Redknapp seething at corruption probe arrest

LONDON (AFP) — Portsmouth manager Harry Redknapp insisted Thursday he was not the focus of a police probe into corruption in English football as he hit out against his arrest.

Redknapp, arrested Wednesday along with four others including Serbian tycoon Milan Mandaric, said he was furious about his and his family's treatment and felt he had been targeted to raise the investigation's profile.

The Pompey boss, 60, said he was questioned about alleged payments made by an agent to a player following the arrests on suspicion of conspiracy to defraud and false accounting.

Detectives swooped in a pre-dawn raid on his house while he returned from watching Germany's VfB Stuttgart beat visiting Scottish giants Rangers 3-2 in a Champions League clash.

In a statement at Portsmouth's Eastleigh training ground, Redknapp told reporters he was "bitterly disappointed" and "deeply hurt" by his arrest.

"The whole crux of the meeting that they wanted to discuss with me... was the fact that an agent had been paid an agent's fee and he'd allegedly paid some of the money to the player," he said.

"That was the whole top and bottom of the whole investigation as far as I was concerned.

"There were no other issues for me to talk about: the player and the football agent.

"I wondered what I was doing there."

Portsmouth, seventh in the Premier League, are the highest-placed club with an English manager and Redknapp has been spoken of as a potential candidate for the vacant post of England coach.
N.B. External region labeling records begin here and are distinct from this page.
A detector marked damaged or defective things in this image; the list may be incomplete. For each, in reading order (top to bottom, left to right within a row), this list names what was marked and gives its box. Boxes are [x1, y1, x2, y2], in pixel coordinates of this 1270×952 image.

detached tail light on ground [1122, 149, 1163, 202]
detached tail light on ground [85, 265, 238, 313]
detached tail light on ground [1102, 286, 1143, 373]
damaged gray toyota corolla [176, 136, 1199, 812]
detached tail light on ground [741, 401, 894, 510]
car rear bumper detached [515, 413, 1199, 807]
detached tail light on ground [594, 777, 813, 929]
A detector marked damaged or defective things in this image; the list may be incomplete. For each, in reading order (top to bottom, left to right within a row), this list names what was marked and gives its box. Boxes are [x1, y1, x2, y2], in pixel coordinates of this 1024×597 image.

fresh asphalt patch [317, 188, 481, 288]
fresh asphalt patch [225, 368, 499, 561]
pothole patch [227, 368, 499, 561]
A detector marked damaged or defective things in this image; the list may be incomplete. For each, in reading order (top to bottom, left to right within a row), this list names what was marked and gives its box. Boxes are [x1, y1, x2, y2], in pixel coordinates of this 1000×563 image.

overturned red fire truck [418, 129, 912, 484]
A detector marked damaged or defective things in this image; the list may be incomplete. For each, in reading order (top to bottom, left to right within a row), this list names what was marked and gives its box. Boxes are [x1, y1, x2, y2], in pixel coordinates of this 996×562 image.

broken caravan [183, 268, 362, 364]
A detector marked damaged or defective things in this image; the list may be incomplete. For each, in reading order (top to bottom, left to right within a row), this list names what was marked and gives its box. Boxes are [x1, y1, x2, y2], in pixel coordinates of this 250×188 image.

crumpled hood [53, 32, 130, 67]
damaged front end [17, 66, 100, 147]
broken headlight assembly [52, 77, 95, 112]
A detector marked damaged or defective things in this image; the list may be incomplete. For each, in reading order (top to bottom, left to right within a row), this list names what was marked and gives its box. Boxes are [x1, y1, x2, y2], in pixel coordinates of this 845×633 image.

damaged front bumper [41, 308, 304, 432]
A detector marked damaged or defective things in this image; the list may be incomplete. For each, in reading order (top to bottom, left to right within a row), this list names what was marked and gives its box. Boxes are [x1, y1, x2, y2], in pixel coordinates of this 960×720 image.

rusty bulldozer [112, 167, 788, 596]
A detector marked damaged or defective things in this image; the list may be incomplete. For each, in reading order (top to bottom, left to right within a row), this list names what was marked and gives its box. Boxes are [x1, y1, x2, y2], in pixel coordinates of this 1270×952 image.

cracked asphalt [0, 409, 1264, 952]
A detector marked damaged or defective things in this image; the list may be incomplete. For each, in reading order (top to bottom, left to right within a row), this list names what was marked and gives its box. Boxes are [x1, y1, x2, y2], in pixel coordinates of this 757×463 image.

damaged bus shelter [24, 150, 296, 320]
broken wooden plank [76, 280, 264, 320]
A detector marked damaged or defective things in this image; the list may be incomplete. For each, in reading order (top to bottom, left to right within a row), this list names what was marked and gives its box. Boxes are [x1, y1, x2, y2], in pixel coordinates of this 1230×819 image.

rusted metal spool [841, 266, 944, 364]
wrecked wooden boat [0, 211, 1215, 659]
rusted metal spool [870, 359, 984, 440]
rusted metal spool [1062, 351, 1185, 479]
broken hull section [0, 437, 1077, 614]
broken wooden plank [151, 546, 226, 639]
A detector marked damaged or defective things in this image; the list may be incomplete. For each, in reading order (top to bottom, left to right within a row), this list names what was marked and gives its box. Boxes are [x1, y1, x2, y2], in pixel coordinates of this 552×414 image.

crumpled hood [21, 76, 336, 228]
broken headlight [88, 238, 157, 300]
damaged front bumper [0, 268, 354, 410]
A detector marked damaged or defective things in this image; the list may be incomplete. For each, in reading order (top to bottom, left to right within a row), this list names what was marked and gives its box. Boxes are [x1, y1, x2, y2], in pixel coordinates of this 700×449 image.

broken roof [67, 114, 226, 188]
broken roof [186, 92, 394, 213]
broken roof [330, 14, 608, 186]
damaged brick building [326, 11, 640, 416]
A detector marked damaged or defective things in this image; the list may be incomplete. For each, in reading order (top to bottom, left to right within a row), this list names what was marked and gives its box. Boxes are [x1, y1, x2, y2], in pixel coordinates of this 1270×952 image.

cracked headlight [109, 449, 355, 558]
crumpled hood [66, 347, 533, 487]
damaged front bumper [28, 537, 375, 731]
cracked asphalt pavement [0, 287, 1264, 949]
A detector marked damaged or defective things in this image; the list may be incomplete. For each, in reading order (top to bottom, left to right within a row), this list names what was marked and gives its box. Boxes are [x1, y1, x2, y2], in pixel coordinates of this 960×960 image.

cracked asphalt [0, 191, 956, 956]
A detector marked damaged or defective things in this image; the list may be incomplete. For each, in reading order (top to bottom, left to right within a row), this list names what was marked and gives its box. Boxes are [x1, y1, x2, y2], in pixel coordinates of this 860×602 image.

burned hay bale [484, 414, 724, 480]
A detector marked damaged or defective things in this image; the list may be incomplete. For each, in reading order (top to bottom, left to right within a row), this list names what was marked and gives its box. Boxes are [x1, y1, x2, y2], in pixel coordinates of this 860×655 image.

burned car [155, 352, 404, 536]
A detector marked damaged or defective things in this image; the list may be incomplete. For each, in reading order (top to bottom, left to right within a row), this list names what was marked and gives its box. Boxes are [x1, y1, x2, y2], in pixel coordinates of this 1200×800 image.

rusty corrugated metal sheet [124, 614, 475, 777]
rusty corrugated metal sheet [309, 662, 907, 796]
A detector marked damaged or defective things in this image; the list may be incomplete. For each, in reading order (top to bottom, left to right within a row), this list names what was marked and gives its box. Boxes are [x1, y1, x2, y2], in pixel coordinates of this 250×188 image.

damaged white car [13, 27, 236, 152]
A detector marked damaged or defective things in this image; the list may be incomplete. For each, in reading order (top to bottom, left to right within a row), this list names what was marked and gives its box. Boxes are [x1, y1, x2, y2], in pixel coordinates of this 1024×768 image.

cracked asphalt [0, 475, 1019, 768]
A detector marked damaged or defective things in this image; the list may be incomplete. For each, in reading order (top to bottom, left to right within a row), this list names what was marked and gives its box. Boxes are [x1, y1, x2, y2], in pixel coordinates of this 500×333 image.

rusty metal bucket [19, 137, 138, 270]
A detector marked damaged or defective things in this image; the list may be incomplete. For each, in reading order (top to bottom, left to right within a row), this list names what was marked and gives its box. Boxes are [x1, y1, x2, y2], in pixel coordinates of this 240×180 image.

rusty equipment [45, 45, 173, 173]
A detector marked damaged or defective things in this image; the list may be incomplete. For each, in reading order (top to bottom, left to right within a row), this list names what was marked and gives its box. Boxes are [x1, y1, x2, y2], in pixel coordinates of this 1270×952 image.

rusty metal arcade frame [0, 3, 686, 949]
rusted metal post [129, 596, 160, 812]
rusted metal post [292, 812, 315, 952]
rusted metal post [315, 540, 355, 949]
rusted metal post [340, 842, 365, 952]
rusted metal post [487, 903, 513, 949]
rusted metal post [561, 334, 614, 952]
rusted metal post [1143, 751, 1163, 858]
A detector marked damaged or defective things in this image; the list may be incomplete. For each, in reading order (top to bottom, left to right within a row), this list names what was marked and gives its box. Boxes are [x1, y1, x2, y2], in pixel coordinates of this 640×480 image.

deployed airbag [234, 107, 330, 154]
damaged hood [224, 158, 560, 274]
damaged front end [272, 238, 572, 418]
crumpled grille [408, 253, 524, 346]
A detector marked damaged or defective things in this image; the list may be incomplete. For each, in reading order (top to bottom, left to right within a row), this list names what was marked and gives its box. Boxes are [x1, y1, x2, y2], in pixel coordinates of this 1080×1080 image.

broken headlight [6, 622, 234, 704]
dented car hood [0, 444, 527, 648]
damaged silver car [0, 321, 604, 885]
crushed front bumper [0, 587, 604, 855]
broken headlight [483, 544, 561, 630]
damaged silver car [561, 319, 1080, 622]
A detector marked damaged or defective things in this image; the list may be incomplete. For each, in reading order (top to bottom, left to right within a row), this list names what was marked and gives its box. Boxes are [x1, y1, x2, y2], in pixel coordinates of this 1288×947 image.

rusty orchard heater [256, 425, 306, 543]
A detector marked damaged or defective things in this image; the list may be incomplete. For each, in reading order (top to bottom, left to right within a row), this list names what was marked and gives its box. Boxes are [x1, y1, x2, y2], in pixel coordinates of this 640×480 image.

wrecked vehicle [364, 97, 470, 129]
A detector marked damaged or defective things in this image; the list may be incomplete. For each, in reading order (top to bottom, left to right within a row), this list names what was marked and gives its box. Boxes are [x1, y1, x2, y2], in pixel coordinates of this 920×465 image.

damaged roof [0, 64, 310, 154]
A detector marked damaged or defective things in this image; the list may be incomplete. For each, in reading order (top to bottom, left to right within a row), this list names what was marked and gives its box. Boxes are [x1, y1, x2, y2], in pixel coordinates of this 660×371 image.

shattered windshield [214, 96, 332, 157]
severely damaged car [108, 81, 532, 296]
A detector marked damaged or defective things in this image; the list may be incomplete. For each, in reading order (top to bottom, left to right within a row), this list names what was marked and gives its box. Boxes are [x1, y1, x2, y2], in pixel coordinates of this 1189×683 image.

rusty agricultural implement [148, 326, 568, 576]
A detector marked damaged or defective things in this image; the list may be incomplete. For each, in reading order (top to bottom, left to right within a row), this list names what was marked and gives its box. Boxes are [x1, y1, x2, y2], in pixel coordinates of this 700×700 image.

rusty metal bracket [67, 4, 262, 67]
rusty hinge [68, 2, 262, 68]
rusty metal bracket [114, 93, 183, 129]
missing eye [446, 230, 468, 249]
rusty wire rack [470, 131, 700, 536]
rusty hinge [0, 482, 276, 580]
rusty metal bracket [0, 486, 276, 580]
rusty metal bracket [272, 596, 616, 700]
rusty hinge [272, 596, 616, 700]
He said his "petrified" wife left him "hysterical" telephone messages after detectives and tabloid newspaper photographers arrived at his home in Poole, on the southern English coast.

"If you can tell me that's the way to treat anybody, well, I'm afraid it's not the society that I was brought up in and I am bitterly disappointed," he said.

"I still feel I was only called into this because being high-profile I add a bit of profile to the investigation.

And he added: "Really and truly this is absolutely nothing whatsoever to do with me ... What the agent actually does with his player is none of our business at all.

"This club is completely transparent, is totally honest, there's nothing that goes on in this football club that shouldn't.

"Why I couldn't just have got a phonecall and asked just to pop down the police station and have a chat about this I really don't know."

Portsmouth chairman Peter Storrie was also among those detained, according to a statement released by the south coast club.

Mandaric, the Leicester City supremo and former Pompey owner, was also among them and promised to cooperate with the investigation.

Several newspapers named agent Willie McKay, 48, and Charlton Athletic's Senegal midfielder Amdy Faye, 30, as the other two arrested.

The swoop is thought to revolve around the 1.5-million-pound (3.1-million-dollar, 2.1-million-euro) transfer of Faye from French club Auxerre to Portsmouth in August 2003, a deal set up by McKay, media outlets reported.

The arrests were made as police raided eight addresses as part of the inquiry opened in late 2006 by the economic crime unit of the City of London Police, the national lead force in fraud investigations.

The investigation is one of a number of corruption probes in recent years.

Former Scotland Yard chief John Stevens has been holding a separate inquiry into alleged irregular transfer payments in the Premier League.

In June 2007, Stevens presented a report to the Premier League identifying 17 transfers as suspect.